Churchill Creative Collective Coop
Churchill’s artist coop ishoused in a retired tundra buggy. It displays a range of arts and crafts from local artists, sponsors regular and pop-up art shows and concerts, runs artist-led workshops for local students and stages “Paint Nights” in which artists teach and guide interested adults in the basics of painting.
The rest of our time in the town was spend exploring several other touristy art and souvenir shops—the only other things we could find to explore.
Our education, however, included information on a number of other issues. These included:
Churchill Restaurants
Three of our four Churchill meals, one breakfast, one lunch and a dinner were at the Tundra Inn. While the breakfast was a nondescript buffet, we selected among six options for lunch. We both selected bison burgers (which, unfortunately, weren’t remotely close to the medium rare that we requested). Tom had a corn chowder (which was more vegetable soup than corn chowder). Dinner was modestly better: wild boar and cranberry bangers (sausage) and mash (mashed red potatoes) and gravy, and pan-fried arctic char with herbed maple sauce and wild rice risotto cake.
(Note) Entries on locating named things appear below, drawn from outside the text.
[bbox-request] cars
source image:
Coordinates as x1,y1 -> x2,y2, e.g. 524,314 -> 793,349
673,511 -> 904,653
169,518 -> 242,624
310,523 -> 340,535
The best of our Churchill meals was at the Seaport restaurant, where we had two nice dishes: mushroom ravioli and cod fish and chips.
Churchill Shops
And now a warning. This is a tourist town filled with tourist souvenirs and t-shirts. Most of the shops are very friendly and helpful. But one shop should have a buyer beware sign on their front door. Although they have no notices posted and don’t tell you when you buy something, they only offer exchanges. Get a t-shirt the wrong size and want a larger one? Well, if they don’t have it in stock, you are out of luck. You are told to buy a pair of socks as there are no refunds and everyone can use a pair of socks (with polar bears on them….not!). With all of the other shops in town, we suggest you avoid the Great White Bear Gift Shop. Or, take off your jackets, sweaters and shirts, your hat and gloves and try the articles on in their store. Because once you give them money, it is theirs forever. While the owner knows that we will never be back and could care less, we vow to tell as many people as we can to avoid this store.